Evaluation of radiosensitizing UCA in vitro

The evaluation of the radiosensitizing effect of UCA was performed on the polymer gels with magnetic resonance properties that changed when irradiated. Radiation-sensitive methacrylic and ascorbic acid in gelatin initiated by copper (MAGIC) gels were manufactured with slight modification60. Gelatin (8 g) was added into 70 mL of water (50°C) under magnetic stirring for 30 min to form a homogeneous solution. Hydroquinone (200 mg) in 4.8 mL of water was added and the solution was cooled down to 37°C. Subsequently, ascorbic acid (35.2 mg in 5 mL of water), CuSO4·5H2O (2 mg in 3 mL of water) and 9 g of methacrylic acid were added to the solution and stirred for 1 h. UCA (50 mg) was then added and stirred for another hour. The MAGIC gels were transferred in a refrigerator for storage overnight at approximately 18 h. After irradiation with 8 Gy dose, the gels were scanned using a Siemens 3.0-T Vero clinical MR scanner (repetition time: 8 s, echo delay time: 40 ms) for measuring radiation dose distributions in MAGIC gels.
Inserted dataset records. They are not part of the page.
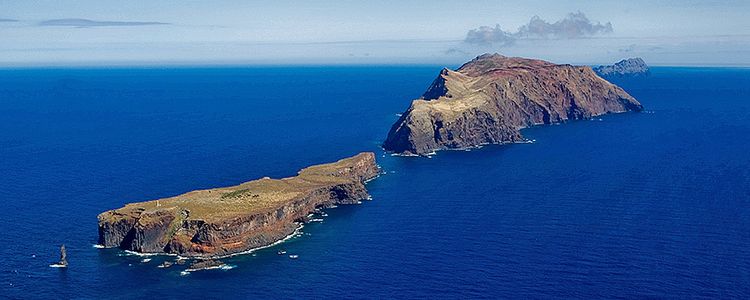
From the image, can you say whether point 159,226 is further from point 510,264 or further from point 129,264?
point 510,264

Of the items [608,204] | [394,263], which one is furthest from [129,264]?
[608,204]

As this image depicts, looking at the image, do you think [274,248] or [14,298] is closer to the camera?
[14,298]

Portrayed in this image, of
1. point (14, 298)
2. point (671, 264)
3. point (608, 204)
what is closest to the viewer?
point (14, 298)

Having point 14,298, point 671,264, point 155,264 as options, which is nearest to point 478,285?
point 671,264

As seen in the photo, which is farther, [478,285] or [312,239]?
[312,239]

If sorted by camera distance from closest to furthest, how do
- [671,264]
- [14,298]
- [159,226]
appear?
[14,298] → [671,264] → [159,226]

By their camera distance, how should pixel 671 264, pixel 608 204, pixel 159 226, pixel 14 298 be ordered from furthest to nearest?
pixel 608 204 < pixel 159 226 < pixel 671 264 < pixel 14 298

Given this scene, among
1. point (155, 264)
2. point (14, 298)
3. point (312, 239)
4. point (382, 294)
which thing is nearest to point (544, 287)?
point (382, 294)

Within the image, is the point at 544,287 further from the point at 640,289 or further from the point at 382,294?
the point at 382,294

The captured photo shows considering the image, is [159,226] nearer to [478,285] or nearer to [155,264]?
[155,264]
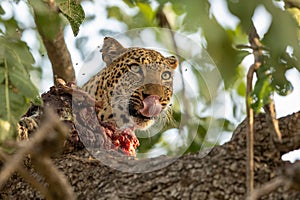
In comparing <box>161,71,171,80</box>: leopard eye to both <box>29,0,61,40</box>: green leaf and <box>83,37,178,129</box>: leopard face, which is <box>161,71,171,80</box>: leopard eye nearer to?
<box>83,37,178,129</box>: leopard face

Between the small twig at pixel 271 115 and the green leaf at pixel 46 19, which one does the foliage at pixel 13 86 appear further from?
the small twig at pixel 271 115

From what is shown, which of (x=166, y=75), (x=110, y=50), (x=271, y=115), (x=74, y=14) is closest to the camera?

Radiotherapy and treatment evaluation

Through the CT 3D-modeling auxiliary location, the radiotherapy was conducted at 8 Gy radiation dose, 3 h after the intravenous injection of NPs, on a Siemens Primus clinical linear accelerator (6 MeV) using a 1.5 cm × 3 cm radiation field to cover the entire tumour without the need of critical anatomies at a source-to-skin distance (SSD) of 100 cm. The treatment evaluation of radiotherapy was performed from the pathological examinations of tumour tissues. The changes in tumour volumes and the whole body weights collected every other day were also noted. The tumour volumes were calculated using the equation V = (π/6) ×Lmax × Wmax2, where Lmax is the maximum tumour length of tumour and Wmax is the maximum tumour width. The relative tumour volumes were normalized to their initial sizes. Each group was conducted on sextuplet mice, wherein statistical analysis was performed using Student's two-tailed t test (*p < 0.05, **p < 0.001, ***p < 0.0001).